Asia’s renewed surge in Covid-19 infections is compounding supply-chain blockages across the world’s biggest source of manufactured goods.
After weathering earlier pandemic waves better than other regions, the fast-spreading delta variant has thrown into turmoil factories and ports in countries that were once among the most successful containing the virus.
The snarls in Asia -- where the United Nations estimates around 42% of global exports are sourced -- risk twisting their way through global supply chains just as shipments would usually ramp up for the Christmas holiday shopping season.
As earlier snags have shown, problems that start in Asian ports can ripple slowly, showing up later as delays in places like Los Angeles or Rotterdam and higher prices for consumers.

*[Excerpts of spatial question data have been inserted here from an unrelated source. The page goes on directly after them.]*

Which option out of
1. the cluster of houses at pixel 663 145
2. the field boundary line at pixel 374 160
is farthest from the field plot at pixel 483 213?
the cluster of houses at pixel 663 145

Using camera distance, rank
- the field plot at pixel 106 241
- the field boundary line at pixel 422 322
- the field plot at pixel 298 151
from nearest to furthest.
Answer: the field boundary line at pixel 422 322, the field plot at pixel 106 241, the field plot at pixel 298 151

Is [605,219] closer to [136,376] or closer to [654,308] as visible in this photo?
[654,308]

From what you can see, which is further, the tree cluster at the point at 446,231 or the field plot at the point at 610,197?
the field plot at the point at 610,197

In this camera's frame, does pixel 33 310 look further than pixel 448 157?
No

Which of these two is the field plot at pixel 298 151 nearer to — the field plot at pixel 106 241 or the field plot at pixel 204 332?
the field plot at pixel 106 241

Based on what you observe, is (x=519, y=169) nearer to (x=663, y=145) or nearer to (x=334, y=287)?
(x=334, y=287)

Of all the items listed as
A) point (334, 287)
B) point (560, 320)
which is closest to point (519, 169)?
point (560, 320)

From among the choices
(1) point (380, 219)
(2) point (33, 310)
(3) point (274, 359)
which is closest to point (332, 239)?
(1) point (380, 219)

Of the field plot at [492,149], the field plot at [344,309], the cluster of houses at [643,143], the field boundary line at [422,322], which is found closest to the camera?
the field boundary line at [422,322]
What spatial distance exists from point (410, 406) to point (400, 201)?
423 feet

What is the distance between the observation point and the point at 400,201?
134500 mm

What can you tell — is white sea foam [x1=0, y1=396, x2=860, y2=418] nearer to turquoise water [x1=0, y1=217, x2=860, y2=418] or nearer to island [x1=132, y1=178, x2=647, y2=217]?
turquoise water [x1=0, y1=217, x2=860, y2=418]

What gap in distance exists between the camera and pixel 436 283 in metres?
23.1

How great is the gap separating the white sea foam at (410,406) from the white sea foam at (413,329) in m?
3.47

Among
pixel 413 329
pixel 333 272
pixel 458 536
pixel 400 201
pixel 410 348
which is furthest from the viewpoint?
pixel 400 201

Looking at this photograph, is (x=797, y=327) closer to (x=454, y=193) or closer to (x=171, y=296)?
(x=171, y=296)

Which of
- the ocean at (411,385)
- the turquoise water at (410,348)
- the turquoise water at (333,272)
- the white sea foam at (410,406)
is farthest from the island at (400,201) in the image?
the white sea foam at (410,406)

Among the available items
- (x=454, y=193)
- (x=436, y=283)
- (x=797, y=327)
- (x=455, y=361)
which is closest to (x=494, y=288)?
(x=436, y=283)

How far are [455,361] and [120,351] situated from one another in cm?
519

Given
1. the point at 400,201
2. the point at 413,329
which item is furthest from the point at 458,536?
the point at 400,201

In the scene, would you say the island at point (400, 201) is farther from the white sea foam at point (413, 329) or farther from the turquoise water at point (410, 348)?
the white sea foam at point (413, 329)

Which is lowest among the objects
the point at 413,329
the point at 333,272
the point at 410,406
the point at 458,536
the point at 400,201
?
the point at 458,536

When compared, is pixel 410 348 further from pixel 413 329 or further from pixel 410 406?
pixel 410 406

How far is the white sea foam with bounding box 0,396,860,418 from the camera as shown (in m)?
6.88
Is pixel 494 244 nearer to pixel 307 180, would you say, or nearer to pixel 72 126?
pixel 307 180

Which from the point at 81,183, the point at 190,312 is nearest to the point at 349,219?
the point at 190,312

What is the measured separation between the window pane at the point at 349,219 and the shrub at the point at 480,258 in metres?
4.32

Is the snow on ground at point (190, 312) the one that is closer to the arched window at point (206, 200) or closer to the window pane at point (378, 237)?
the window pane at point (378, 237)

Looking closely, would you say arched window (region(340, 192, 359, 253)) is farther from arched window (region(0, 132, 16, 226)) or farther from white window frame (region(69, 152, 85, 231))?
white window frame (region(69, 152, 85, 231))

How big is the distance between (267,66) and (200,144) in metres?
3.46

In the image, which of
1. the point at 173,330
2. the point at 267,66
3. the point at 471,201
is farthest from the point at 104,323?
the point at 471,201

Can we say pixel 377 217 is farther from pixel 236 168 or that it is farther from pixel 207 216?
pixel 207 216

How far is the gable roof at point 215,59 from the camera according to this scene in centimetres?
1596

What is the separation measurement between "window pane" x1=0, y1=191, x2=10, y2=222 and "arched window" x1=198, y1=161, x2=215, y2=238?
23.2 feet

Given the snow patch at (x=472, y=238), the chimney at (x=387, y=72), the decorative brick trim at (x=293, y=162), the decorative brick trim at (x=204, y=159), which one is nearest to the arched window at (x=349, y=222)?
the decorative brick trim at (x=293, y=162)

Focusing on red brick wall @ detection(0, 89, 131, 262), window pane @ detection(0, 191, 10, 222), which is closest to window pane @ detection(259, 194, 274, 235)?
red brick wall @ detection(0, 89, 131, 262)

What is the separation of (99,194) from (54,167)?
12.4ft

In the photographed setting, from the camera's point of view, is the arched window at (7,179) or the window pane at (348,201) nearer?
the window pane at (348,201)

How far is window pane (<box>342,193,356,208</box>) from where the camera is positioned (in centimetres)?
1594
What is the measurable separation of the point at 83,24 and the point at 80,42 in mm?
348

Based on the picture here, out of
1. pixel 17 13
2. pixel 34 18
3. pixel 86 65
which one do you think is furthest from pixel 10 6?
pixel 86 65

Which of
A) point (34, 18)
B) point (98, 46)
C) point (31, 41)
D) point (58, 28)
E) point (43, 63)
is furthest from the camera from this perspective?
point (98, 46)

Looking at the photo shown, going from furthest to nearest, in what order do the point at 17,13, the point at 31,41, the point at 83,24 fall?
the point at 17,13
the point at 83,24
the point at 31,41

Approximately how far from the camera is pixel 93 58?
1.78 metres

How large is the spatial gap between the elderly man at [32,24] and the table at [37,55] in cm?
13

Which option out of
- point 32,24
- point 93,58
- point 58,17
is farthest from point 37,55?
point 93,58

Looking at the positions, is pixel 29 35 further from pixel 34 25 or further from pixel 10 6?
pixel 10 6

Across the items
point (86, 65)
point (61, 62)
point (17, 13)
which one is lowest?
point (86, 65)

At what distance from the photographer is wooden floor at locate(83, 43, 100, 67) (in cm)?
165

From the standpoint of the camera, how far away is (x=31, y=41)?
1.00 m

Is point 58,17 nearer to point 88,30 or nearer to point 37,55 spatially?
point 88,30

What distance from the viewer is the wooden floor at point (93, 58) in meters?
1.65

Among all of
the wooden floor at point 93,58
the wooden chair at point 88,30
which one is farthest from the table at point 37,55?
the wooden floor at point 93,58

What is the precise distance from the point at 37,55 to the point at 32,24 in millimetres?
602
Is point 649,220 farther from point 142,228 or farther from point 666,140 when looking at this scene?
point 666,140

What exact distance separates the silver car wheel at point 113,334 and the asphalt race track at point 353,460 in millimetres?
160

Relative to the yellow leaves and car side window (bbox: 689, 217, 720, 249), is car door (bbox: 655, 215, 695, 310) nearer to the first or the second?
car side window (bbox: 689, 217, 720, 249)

The flare-ups also worsen an already tortured year for exporters, with shipping costs sky-high due to a shortage of containers and as raw materials such as semiconductors become pricier and difficult to source amid red-hot demand.
“Delta is likely to significantly disrupt trade in Asia,” said Deborah Elms, executive director of the Singapore-based Asian Trade Centre. “Most of the markets have been fortunate in managing Covid well so far. But as Covid continues to spread, this lucky streak is likely to end for many locations.”
In a sign of those concerns, oil prices extended declines at this week’s opening in Asia as the delta variant’s spread has undermined the outlook for global demand.
In China, the world’s third-busiest container port was partly shut recently, while in Southeast Asia -- among the worst-hit regions -- factory executives have stalled production of electronics, garments and scores of other products.
At stake is an export boom that shielded trade-driven economies during the pandemic and was expected to fuel a broader rebound. The World Trade Organization had forecast Asia to lead an 8% rise this year in global goods trade.